(Referring expression grounding data)
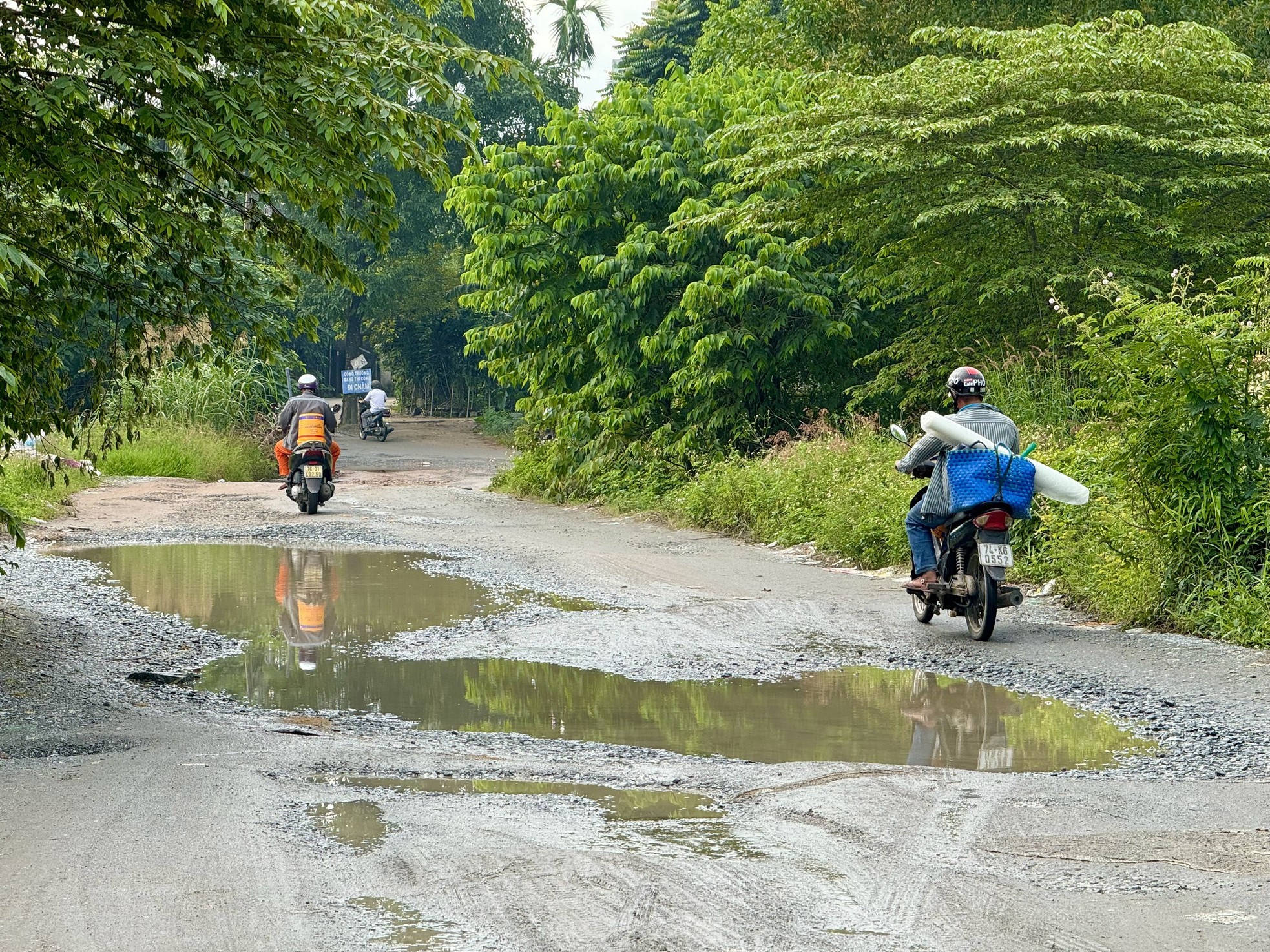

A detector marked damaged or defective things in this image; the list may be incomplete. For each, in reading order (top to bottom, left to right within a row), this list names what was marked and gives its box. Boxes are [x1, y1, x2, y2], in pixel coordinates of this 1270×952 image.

pothole [67, 541, 1153, 771]
damaged asphalt road [2, 421, 1270, 949]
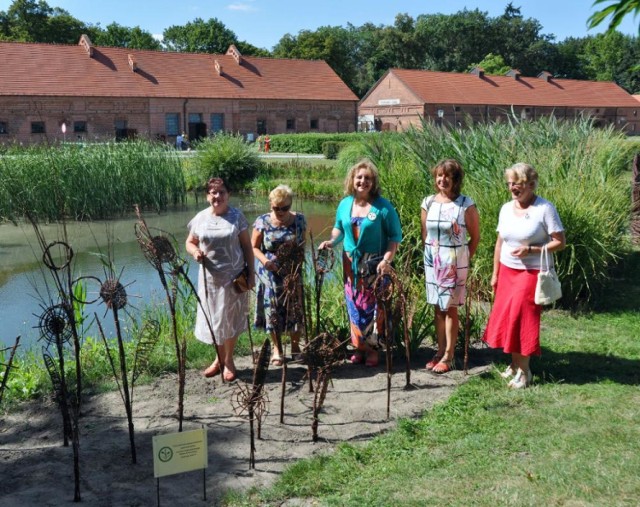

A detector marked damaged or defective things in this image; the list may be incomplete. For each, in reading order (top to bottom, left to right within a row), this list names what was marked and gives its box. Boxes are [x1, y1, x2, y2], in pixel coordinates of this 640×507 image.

rusty metal sculpture [0, 336, 21, 406]
rusty metal sculpture [230, 340, 270, 470]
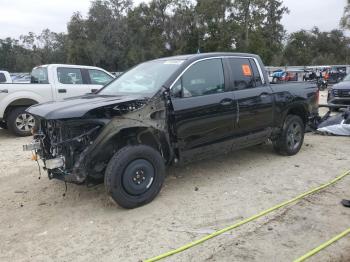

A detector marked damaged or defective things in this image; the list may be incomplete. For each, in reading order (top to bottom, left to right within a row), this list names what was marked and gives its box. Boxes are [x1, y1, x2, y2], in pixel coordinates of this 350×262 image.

damaged headlight area [33, 119, 104, 181]
crushed hood [26, 93, 146, 119]
severe front damage [26, 90, 174, 184]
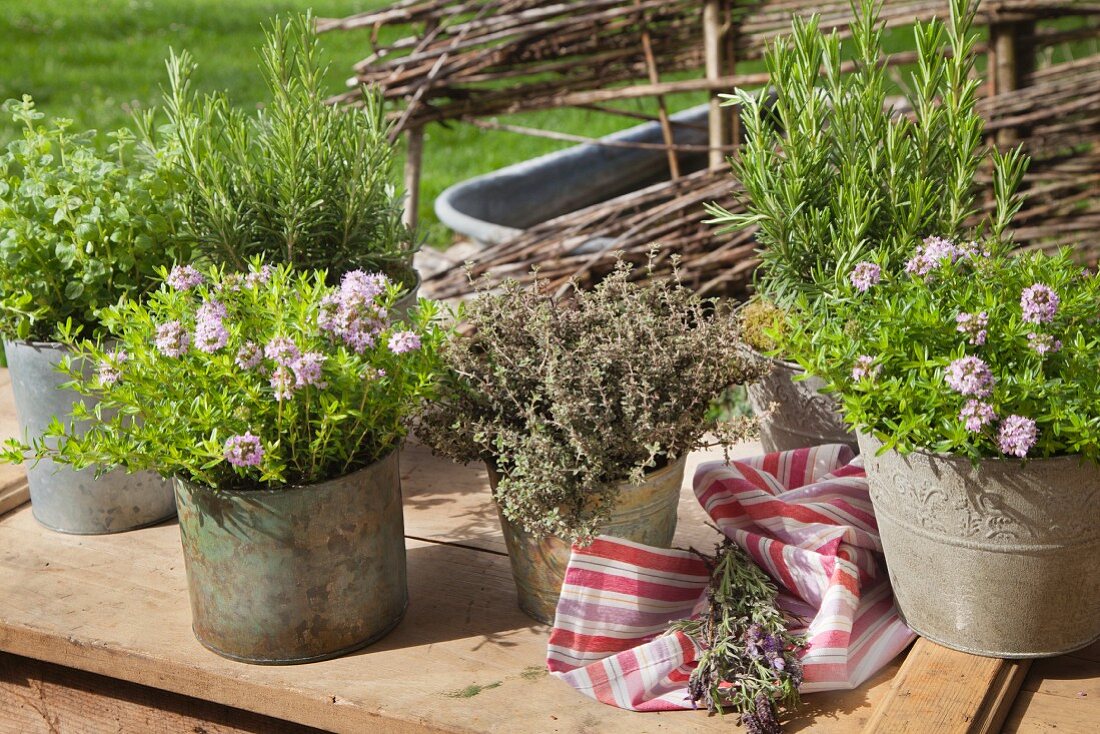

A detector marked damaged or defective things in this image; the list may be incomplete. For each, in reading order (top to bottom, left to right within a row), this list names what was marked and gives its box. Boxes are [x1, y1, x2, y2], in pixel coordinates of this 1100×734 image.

rusty tin pot [4, 338, 173, 534]
rusty tin pot [748, 354, 858, 453]
rusty tin pot [173, 451, 407, 664]
rust stain on pot [176, 451, 409, 664]
rusty tin pot [488, 459, 682, 625]
rust stain on pot [488, 459, 682, 625]
rusty tin pot [858, 433, 1100, 655]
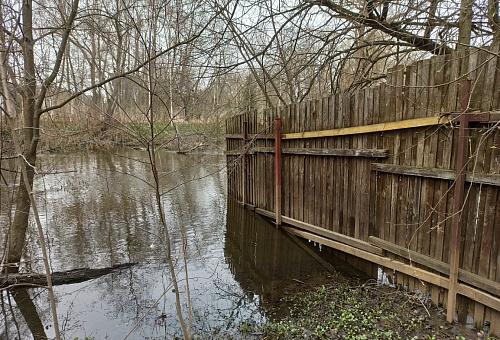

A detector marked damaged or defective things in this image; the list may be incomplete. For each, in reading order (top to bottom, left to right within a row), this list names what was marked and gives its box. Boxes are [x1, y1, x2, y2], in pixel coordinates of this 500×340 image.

rusty metal post [448, 79, 470, 324]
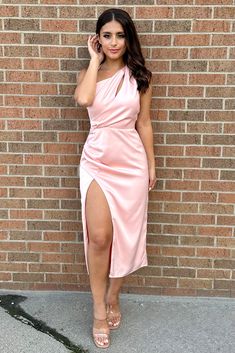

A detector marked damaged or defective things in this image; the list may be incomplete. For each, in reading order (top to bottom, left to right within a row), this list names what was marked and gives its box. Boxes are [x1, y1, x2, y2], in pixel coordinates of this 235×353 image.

pavement crack [0, 294, 88, 352]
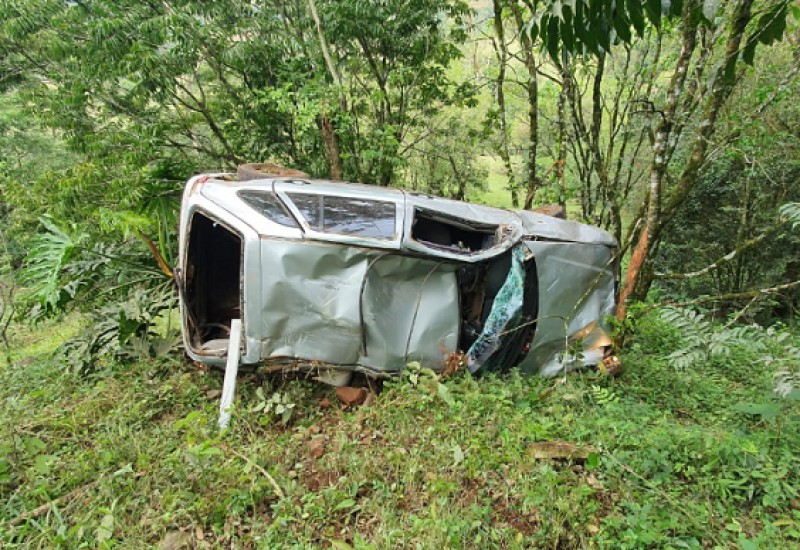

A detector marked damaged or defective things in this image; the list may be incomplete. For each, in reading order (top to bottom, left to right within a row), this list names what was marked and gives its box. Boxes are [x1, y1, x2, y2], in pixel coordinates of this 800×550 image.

overturned silver vehicle [177, 169, 620, 384]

_Your task_
From the first line to the last, set down the records word for word and drop the images.

_Answer area_
A detector marked damaged or defective things in this image; the list may be incomplete. For each, in reading order (top to bottom, left to right within a row), this list names what was marked and gives its box. Boxes are [x1, y1, x2, y2], in pixel coordinates of this 1270×952 image.

pothole [67, 541, 1153, 771]
damaged asphalt road [2, 421, 1270, 949]

A detector marked damaged or defective things in this image; the list may be incomplete. For each, in reading order (top to bottom, left to right within a row), this list names what was marked and gives its box. Boxes are [x1, y1, x2, y2], in pixel coordinates of this 640×507 image.

rusty metal sculpture [0, 336, 21, 406]
rusty metal sculpture [230, 340, 270, 470]

A detector marked damaged or defective things in this image; the list may be incomplete. For each, in reading order (top to bottom, left to right within a row), this list names what was marked and gives its box. Boxes are [x1, y1, x2, y2], in pixel coordinates of this 350×262 image.

damaged headlight area [33, 119, 104, 181]
crushed hood [26, 93, 146, 119]
severe front damage [26, 90, 174, 184]

A detector marked damaged or defective things in this image; the list may be incomplete. For each, in reading order (top to bottom, left to right within a row), this list names what was marked and gives its box. Boxes are [x1, y1, x2, y2], in pixel coordinates of this 1100×734 image.

rusty tin pot [4, 338, 173, 534]
rusty tin pot [748, 354, 858, 453]
rusty tin pot [173, 451, 407, 664]
rust stain on pot [176, 451, 409, 664]
rusty tin pot [488, 459, 682, 625]
rust stain on pot [488, 459, 682, 625]
rusty tin pot [858, 433, 1100, 655]

A detector marked damaged or defective things in this image; the list may be incomplete. For each, in reading order (top to bottom, left to right within a row), this list names what was marked and gives its box. Boxes are [x1, y1, x2, y2], in pixel coordinates of this 500×340 image.

rusty metal post [448, 79, 470, 324]

A detector marked damaged or defective things in this image; the list may be incomplete. For each, in reading order (top to bottom, left to right within a row), this list names what was marked and gives its box. Boxes are [x1, y1, x2, y2], in pixel coordinates of this 235×353 image.

pavement crack [0, 294, 88, 352]

A detector marked damaged or defective things in this image; the list may be incomplete. For each, in reading order (top to bottom, left to right within a row), this list names what was marked and gives its box. Boxes are [x1, y1, x2, y2], in pixel coordinates of this 800×550 image.

overturned silver vehicle [177, 169, 620, 384]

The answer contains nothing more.